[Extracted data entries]
-- begin --
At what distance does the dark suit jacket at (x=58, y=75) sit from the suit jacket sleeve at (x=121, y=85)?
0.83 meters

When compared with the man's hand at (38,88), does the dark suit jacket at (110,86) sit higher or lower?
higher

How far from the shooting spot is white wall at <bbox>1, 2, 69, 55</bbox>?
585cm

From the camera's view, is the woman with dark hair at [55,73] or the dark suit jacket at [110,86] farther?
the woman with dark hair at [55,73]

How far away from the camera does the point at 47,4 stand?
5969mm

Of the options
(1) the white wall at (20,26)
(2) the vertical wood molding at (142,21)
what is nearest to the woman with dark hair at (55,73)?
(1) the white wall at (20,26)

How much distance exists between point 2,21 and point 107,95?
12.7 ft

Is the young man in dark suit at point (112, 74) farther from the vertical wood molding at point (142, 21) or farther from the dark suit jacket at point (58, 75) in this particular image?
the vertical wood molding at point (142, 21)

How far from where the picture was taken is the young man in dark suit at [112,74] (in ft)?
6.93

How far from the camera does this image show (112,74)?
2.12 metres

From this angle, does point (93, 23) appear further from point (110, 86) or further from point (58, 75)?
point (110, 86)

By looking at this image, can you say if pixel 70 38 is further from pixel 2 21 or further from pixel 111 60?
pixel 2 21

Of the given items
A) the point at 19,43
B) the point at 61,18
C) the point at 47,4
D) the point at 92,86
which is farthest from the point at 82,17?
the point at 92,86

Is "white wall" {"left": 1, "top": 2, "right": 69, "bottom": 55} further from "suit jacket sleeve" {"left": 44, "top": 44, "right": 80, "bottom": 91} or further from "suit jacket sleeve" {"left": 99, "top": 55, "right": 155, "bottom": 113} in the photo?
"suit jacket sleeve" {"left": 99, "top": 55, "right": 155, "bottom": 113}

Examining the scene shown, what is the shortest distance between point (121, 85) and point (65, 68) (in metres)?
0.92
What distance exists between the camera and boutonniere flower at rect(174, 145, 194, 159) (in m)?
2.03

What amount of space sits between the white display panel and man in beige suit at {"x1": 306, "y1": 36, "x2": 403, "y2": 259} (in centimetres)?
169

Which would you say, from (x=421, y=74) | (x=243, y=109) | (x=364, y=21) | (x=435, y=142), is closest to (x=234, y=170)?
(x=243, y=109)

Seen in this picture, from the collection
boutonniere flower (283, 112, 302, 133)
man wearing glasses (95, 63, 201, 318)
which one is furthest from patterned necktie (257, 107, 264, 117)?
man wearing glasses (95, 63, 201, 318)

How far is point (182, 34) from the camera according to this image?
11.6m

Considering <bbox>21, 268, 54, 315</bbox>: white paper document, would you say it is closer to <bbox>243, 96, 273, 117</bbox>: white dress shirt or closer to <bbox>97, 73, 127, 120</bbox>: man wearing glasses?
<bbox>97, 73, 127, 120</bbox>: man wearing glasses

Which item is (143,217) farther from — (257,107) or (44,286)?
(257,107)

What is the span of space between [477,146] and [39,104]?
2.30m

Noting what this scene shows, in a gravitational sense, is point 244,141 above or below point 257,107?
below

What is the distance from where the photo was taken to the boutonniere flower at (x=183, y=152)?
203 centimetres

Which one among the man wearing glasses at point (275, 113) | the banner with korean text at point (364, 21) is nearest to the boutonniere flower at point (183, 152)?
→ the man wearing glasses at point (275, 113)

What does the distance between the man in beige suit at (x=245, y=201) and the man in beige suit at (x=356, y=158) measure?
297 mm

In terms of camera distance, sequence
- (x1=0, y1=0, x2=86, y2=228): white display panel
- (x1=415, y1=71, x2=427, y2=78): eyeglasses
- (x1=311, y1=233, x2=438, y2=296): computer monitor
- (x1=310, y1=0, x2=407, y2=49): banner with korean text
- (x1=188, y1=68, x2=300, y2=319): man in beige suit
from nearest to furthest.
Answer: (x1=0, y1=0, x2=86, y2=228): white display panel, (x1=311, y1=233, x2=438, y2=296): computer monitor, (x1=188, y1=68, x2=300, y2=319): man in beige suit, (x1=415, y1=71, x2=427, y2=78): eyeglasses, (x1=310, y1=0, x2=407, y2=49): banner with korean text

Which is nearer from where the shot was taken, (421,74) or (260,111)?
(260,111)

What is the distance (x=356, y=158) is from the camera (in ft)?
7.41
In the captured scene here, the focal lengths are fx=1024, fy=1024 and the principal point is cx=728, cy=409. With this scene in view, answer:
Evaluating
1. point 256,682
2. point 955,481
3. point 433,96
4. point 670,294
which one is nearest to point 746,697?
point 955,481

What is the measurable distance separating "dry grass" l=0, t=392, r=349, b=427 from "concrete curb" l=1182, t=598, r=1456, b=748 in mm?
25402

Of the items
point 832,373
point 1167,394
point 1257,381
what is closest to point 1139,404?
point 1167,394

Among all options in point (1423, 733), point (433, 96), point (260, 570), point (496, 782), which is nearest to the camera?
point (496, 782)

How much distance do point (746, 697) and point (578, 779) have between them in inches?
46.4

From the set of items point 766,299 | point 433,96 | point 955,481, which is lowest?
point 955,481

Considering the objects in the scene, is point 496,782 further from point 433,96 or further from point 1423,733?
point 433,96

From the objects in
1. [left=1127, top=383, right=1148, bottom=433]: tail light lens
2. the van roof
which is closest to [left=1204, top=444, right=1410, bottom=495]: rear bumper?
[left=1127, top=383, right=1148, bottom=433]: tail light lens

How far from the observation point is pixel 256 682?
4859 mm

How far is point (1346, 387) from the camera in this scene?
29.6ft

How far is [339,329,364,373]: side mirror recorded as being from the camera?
-- end --
Rewrite all the records above, replacing "shooting spot" with "camera position" and leaving everything else unchanged.

# The response:
At what distance does the dark suit jacket at (x=58, y=75) sit from the suit jacket sleeve at (x=121, y=85)?
0.83 meters

When compared with the man's hand at (38,88), does the dark suit jacket at (110,86) sit higher or lower?
higher

How far from the camera position is white wall at <bbox>1, 2, 69, 55</bbox>?
585cm

From the camera's view, is the woman with dark hair at [55,73] or the dark suit jacket at [110,86] farther?
the woman with dark hair at [55,73]

How far away from the camera does the point at 47,4 stand?
5969mm

Of the options
(1) the white wall at (20,26)
(2) the vertical wood molding at (142,21)
what is nearest to the woman with dark hair at (55,73)?
(1) the white wall at (20,26)

How much distance exists between point 2,21 and point 107,95?
12.7 ft

Is the young man in dark suit at point (112, 74) farther from the vertical wood molding at point (142, 21) or farther from the dark suit jacket at point (58, 75) in this particular image?
the vertical wood molding at point (142, 21)

How far from where the picture was taken is the young man in dark suit at [112,74] (in ft)?
6.93

How far from the camera does this image show (112,74)?
2.12 metres

From this angle, does point (93, 23) appear further from point (110, 86) or further from point (58, 75)?
point (110, 86)

By looking at this image, can you say if pixel 70 38 is further from pixel 2 21 or further from pixel 111 60?
pixel 2 21

Of the given items
A) the point at 19,43
B) the point at 61,18
C) the point at 47,4
D) the point at 92,86
which is farthest from the point at 82,17?
the point at 92,86

Is "white wall" {"left": 1, "top": 2, "right": 69, "bottom": 55} further from "suit jacket sleeve" {"left": 44, "top": 44, "right": 80, "bottom": 91} or further from "suit jacket sleeve" {"left": 99, "top": 55, "right": 155, "bottom": 113} in the photo?
"suit jacket sleeve" {"left": 99, "top": 55, "right": 155, "bottom": 113}

Examining the scene shown, what is the shortest distance between point (121, 85) and point (65, 68) (in metres)?
0.92
What distance exists between the camera and boutonniere flower at rect(174, 145, 194, 159) (in m)?
2.03

What amount of space sits between the white display panel and man in beige suit at {"x1": 306, "y1": 36, "x2": 403, "y2": 259} (in centimetres)?
169

Which would you say, from (x=421, y=74) | (x=243, y=109) | (x=364, y=21) | (x=435, y=142), is closest to (x=234, y=170)?
(x=243, y=109)

Seen in this picture, from the collection
boutonniere flower (283, 112, 302, 133)
man wearing glasses (95, 63, 201, 318)
which one is furthest from patterned necktie (257, 107, 264, 117)?
man wearing glasses (95, 63, 201, 318)

How far is point (182, 34) from the camera according to this image?
11.6m

Considering <bbox>21, 268, 54, 315</bbox>: white paper document, would you say it is closer to <bbox>243, 96, 273, 117</bbox>: white dress shirt or closer to <bbox>97, 73, 127, 120</bbox>: man wearing glasses?
<bbox>97, 73, 127, 120</bbox>: man wearing glasses

Which item is (143,217) farther from — (257,107) or (44,286)?
(257,107)

What is the span of space between [477,146] and [39,104]?
2.30m

Noting what this scene shows, in a gravitational sense, is point 244,141 above or below point 257,107?
below

What is the distance from where the photo was taken to the boutonniere flower at (x=183, y=152)?
203 centimetres

Which one among the man wearing glasses at point (275, 113) | the banner with korean text at point (364, 21) is nearest to the boutonniere flower at point (183, 152)?
→ the man wearing glasses at point (275, 113)

What does the distance between the man in beige suit at (x=245, y=201) and the man in beige suit at (x=356, y=158) measure?
297 mm

In terms of camera distance, sequence
- (x1=0, y1=0, x2=86, y2=228): white display panel
- (x1=415, y1=71, x2=427, y2=78): eyeglasses
- (x1=311, y1=233, x2=438, y2=296): computer monitor
- (x1=310, y1=0, x2=407, y2=49): banner with korean text
- (x1=188, y1=68, x2=300, y2=319): man in beige suit
from nearest to furthest.
Answer: (x1=0, y1=0, x2=86, y2=228): white display panel, (x1=311, y1=233, x2=438, y2=296): computer monitor, (x1=188, y1=68, x2=300, y2=319): man in beige suit, (x1=415, y1=71, x2=427, y2=78): eyeglasses, (x1=310, y1=0, x2=407, y2=49): banner with korean text

Which is nearer from where the shot was taken, (421,74) or (260,111)?
(260,111)

What is the distance (x=356, y=158) is from the camera (in ft)?
7.41
In the captured scene here, the focal lengths are fx=1024, fy=1024 and the principal point is cx=728, cy=409. With this scene in view, answer:
Evaluating
1. point 256,682
2. point 955,481
3. point 433,96
4. point 670,294
which one is nearest to point 746,697?
point 955,481

What is the measurable distance separating "dry grass" l=0, t=392, r=349, b=427 from "concrete curb" l=1182, t=598, r=1456, b=748 in mm?
25402

Of the items
point 832,373
point 1167,394
point 1257,381
what is closest to point 1139,404?
point 1167,394

Among all options in point (1423, 733), point (433, 96), point (260, 570), point (496, 782), which is nearest to the camera?
point (496, 782)

How much distance do point (746, 697) and point (578, 779) have between them in inches?
46.4

From the set of items point 766,299 | point 433,96 | point 955,481, which is lowest?
point 955,481

Considering the objects in the scene, is point 496,782 further from point 433,96 or further from point 1423,733?
point 433,96

From the objects in
1. [left=1127, top=383, right=1148, bottom=433]: tail light lens
2. the van roof
which is closest to [left=1204, top=444, right=1410, bottom=495]: rear bumper?
[left=1127, top=383, right=1148, bottom=433]: tail light lens

How far from the observation point is pixel 256 682?
4859 mm

How far is point (1346, 387) from the camera in this scene?
29.6ft

How far is [339,329,364,373]: side mirror recorded as being from the camera?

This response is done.